TO BE DONE: Reproduce verbatim the stretch of the blog page from "- Melissa Etheridge" through "and then some...".

Lilypie Kids Birthday tickers

Monday, June 27, 2005

I Really Like You

i'll buy you mangoes baby
your favorite fruit
i'll shave everything baby
i'll press my suit
i'll find that song by perry como you like to sing
i'll eat your tv dinners
and wear you cigar ring
do you think that I can persuade
don't make me fade because

CHORUS:

i really like you baby
i want to see you baby
i really like you baby
i want to be you baby

i'll gladly make you
my first tatoo
you and me forever
in red and black and blue
i'll let you drive my car
i'll even paint my eyes
forget about all my friends
and tell outrageous lies
do you think I can persuade
don't make me fade because

- Melissa Etheridge

Sunday, June 26, 2005

I concede

Ok, so I was wrong- Batman Returns is not the best movie in the franchise. You don't have to be a rocket scientist to figure out what movie we just came back from, and it was awesome. Everything a Batman movie ought to be, and then some...

My grouse with the other Batman movies is that they weren't dark enough, nor faithful enough to the spirit of what Batman, as well as Gotham stands for. Batman Returns was great for me because it had all the requisite elements- a brooding Batman, two (well, three if you count Catwoman) deliciously campy villians, enough sexual tension to power a small city, and the whole circus-clown-carnival thing was an inspired touch of perverse tragicomedy. One of the things I remember Joel Schumacher saying when he was interviewed about Batman Forever was that the first two Batman movies were too funereal, and that it was time for Batman to have some fun. Hello? And Batman is called the Dark Knight because he was meant to spread cheer, merriment and a huge doses of Prozac to the citizens of Gotham? That's the job of a deranged purple dinosaur. Besides, would you trust a man who then went on to make the god-awful Batman and Robin?

Items listed in a dataset:
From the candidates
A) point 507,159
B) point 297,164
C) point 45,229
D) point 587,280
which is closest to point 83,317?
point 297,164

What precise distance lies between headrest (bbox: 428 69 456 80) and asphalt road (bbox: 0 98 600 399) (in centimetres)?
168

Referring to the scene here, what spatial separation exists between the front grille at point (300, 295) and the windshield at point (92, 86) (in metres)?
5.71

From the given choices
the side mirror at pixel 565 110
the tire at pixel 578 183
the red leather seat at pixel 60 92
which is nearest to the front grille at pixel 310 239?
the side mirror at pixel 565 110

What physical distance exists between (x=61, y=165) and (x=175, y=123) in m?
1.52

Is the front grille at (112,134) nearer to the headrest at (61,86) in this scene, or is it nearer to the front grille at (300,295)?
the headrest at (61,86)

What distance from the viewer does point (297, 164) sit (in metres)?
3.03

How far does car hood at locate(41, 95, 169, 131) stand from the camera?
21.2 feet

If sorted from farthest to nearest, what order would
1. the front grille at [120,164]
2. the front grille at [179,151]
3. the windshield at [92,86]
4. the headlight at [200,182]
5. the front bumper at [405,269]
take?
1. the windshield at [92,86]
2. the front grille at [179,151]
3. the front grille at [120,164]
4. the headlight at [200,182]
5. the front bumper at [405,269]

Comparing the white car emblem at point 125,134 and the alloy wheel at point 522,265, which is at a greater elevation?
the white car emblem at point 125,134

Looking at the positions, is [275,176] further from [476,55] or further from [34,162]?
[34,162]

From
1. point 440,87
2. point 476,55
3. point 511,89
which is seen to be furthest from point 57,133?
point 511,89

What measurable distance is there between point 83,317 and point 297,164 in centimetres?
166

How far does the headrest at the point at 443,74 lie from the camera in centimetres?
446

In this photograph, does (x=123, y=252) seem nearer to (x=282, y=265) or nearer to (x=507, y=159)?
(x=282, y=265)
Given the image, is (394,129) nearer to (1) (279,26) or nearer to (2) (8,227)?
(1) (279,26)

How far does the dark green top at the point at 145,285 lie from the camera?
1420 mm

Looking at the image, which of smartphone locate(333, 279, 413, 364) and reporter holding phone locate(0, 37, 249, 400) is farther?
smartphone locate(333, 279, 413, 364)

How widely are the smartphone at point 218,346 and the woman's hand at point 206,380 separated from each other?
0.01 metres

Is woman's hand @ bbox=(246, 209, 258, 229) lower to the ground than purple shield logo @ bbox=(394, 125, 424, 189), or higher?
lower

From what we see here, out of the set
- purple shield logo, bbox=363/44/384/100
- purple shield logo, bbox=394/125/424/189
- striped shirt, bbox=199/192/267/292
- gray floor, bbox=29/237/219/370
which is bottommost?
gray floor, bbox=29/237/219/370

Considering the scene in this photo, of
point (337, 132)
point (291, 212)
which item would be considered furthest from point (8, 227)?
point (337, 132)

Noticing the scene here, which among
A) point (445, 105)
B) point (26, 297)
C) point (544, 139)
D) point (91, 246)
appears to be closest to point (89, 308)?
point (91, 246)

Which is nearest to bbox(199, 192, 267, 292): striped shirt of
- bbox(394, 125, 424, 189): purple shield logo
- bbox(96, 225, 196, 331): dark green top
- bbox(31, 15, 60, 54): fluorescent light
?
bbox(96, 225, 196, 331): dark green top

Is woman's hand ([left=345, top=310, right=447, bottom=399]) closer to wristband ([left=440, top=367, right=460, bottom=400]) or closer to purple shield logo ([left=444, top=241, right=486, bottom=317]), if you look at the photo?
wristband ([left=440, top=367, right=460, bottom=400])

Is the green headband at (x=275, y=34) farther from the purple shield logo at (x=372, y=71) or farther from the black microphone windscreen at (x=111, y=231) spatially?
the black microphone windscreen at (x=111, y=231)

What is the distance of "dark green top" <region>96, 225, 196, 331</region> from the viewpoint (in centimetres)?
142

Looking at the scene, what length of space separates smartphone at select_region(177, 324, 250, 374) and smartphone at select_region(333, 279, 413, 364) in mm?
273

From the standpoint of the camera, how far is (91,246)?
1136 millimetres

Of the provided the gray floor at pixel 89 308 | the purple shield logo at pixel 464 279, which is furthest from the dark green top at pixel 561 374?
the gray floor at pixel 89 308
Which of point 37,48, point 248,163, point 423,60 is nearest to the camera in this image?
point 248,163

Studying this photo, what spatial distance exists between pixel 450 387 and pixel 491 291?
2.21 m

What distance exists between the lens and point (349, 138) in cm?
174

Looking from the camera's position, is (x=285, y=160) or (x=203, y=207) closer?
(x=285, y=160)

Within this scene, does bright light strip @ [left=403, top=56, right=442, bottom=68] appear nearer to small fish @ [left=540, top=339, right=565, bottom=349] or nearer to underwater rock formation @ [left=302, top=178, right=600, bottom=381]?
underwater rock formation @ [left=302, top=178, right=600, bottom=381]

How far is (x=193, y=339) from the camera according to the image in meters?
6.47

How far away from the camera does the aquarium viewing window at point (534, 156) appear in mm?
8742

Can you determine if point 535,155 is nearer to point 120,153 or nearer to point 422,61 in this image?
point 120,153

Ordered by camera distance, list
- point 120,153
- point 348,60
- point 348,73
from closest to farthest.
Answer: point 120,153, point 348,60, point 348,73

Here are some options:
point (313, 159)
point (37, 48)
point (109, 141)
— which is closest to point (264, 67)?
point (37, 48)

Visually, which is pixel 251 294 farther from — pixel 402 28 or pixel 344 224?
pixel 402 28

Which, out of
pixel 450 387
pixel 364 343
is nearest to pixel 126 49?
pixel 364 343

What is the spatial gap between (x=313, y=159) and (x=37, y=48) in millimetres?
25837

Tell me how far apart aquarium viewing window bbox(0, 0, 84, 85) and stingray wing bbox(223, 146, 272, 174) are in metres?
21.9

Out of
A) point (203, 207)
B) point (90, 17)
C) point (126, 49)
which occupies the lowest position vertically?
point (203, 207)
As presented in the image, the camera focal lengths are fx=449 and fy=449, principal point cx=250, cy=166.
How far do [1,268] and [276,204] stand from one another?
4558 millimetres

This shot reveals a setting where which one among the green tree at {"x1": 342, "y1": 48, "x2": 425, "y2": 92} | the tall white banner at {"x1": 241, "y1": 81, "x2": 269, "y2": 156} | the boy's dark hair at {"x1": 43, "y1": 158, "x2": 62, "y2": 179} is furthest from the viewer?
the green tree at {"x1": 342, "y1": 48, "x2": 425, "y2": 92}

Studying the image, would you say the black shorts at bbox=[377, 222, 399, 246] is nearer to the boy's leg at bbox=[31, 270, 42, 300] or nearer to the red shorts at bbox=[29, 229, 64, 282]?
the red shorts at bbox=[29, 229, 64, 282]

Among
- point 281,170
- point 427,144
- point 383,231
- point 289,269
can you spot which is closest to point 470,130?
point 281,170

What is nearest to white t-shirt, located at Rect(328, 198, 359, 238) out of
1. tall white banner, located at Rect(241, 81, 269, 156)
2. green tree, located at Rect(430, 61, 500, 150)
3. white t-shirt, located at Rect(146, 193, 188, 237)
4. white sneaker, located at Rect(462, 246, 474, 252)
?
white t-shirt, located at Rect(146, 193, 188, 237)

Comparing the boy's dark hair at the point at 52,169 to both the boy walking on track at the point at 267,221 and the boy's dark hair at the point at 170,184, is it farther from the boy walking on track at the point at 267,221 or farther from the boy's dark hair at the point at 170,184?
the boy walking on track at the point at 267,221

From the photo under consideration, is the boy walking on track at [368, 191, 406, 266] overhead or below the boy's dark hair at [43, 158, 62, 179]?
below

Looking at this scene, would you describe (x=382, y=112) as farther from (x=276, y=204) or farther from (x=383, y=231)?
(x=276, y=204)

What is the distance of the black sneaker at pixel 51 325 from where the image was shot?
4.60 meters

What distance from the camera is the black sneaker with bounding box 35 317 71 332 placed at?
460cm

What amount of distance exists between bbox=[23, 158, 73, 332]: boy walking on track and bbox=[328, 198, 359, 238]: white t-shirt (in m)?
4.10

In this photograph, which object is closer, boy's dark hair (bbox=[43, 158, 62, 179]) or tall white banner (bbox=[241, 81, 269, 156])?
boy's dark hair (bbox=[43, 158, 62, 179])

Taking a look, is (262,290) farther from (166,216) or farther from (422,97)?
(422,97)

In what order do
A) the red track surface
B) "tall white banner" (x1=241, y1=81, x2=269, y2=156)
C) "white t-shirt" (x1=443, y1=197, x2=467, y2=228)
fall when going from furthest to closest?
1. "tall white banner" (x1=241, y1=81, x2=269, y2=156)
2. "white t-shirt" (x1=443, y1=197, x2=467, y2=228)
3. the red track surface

ANSWER:
- Melissa Etheridge

Sunday, June 26, 2005

I concede

Ok, so I was wrong- Batman Returns is not the best movie in the franchise. You don't have to be a rocket scientist to figure out what movie we just came back from, and it was awesome. Everything a Batman movie ought to be, and then some...